Essa extensa rede de corrupção na administração pública do
Estado de São Paulo, fenômeno que já dura quase duas décadas, tornou o metrô
paulistano o mais lotado do mundo, com incidência frequente e crescente de
pequenos acidentes que mais dia, menos dia produzirão um grande desastre, pois
o sistema opera, há muito, acima de sua capacidade.
O metrô de São Paulo foi inaugurado em 1974 com apenas seis
estações e extensão de 16,7 quilômetros. À época, a cidade tinha cerca de seis
milhões de habitantes. Hoje, são cerca de onze milhões enquanto que a rede de
metrô possui 74,3 quilômetros – a menor do mundo para uma cidade de grande
porte.
O conceito internacional sobre lotação aceitável – porém não
ideal – de trens de metrô e de subúrbio é de seis passageiros por metro
quadrado; o metrô de São Paulo tem hoje nas suas três principais linhas – que
atraem quase 80% dos passageiros do sistema – lotação entre 7 e 8 passageiros
por metro quadrado. E, nos trens de subúrbio, a situação é bem pior.

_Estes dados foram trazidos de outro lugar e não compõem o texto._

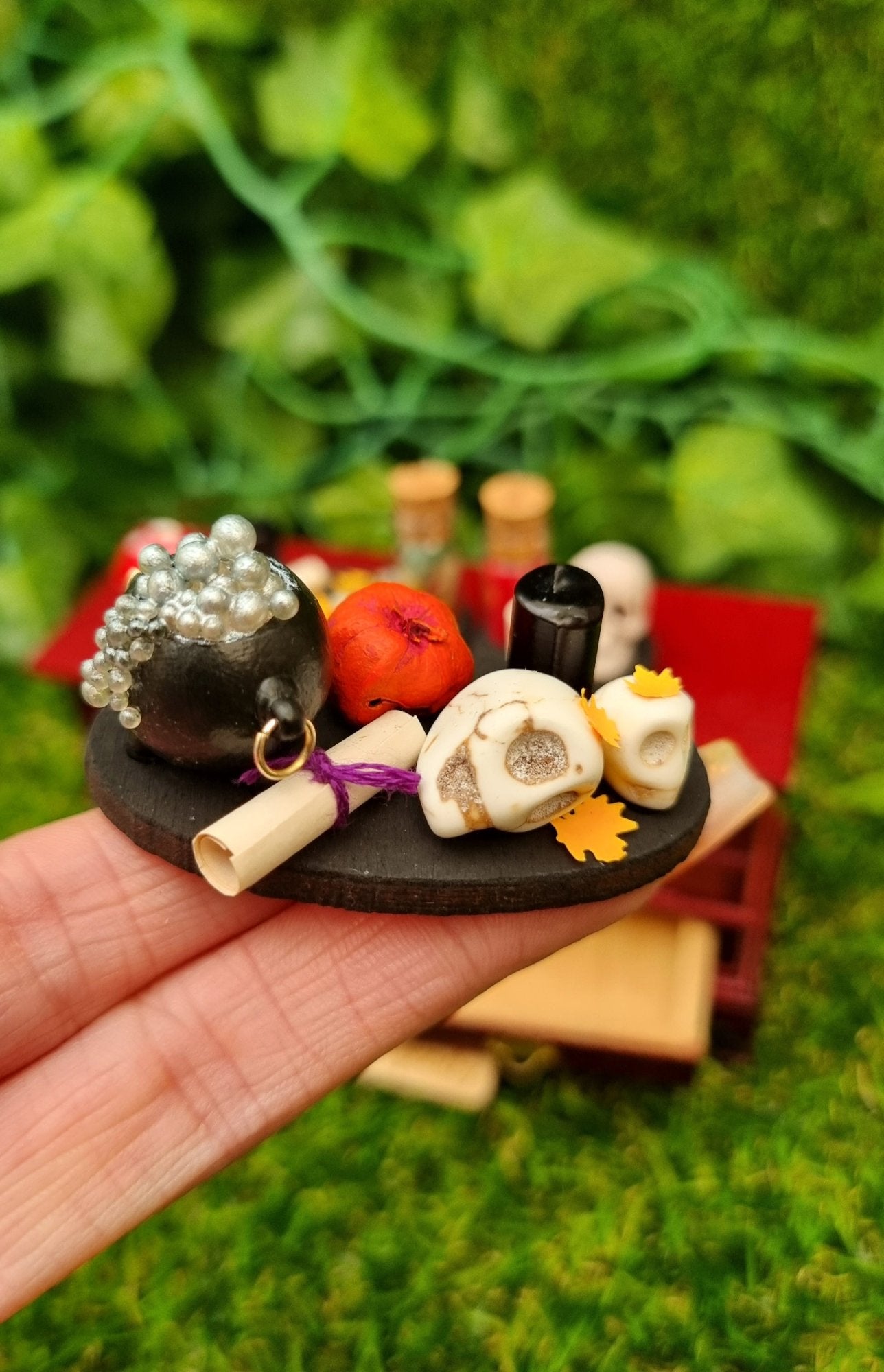 1:12 scale black tray displaying Halloween and Autumn/fall items sat on a hand. The tray is oval with pumpkin, black candle, paper scroll,, a small and large skull, orange leaves and bubbling cauldron. @TerraRhapsody is written on wood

Em uma época em que a tragédia em que se converteu a
mobilidade urbana em São Paulo levou dezenas de milhares de paulistanos à rua
para protestar contra o preço das passagens no transporte público, não se
entende por que aqueles protestos não se deram por conta de toda essa
roubalheira do governo do Estado que tornou tão dura a vida das pessoas
independentemente de classe social, pois o transporte precário da cidade afeta
até quem anda de carro, poupando só uma minoria infinitesimal que fez dessa
mesma cidade a campeã mundial em frota de helicópteros.
O surgimento das denúncias da Siemens, porém, acordou o
movimento social que conseguiu pôr bastante gente na rua para fazer um protesto
ridículo pela redução de vinte centavos nas tarifas de ônibus e metrô enquanto
centenas de milhões de reais que poderiam tornar o transporte melhor são
roubados escandalosamente sem que ninguém seja responsabilizado.
Se a energia despendida inutilmente para transferir o custo
dos vinte centavos a menos nas passagens para os impostos que o paulistano paga
for usada para exigir investigações sérias contra um esquema mafioso para o
qual os cidadãos afetados não dão bola, a máfia tucana pode finalmente pagar
pelos seus crimes ao longo dos últimos vinte anos.
No próximo dia 14 de agosto, o Movimento Passe Livre promete
fazer um protesto contra essa barbárie que vige na maior cidade do país. É um
protesto que não interessa apenas aos paulistanos, mas a todo o país. Se CPI e
outras investigações contra a máfia tucana forem finalmente abertas sob pressão
das ruas, a eterna impunidade dela poderá chegar ao fim.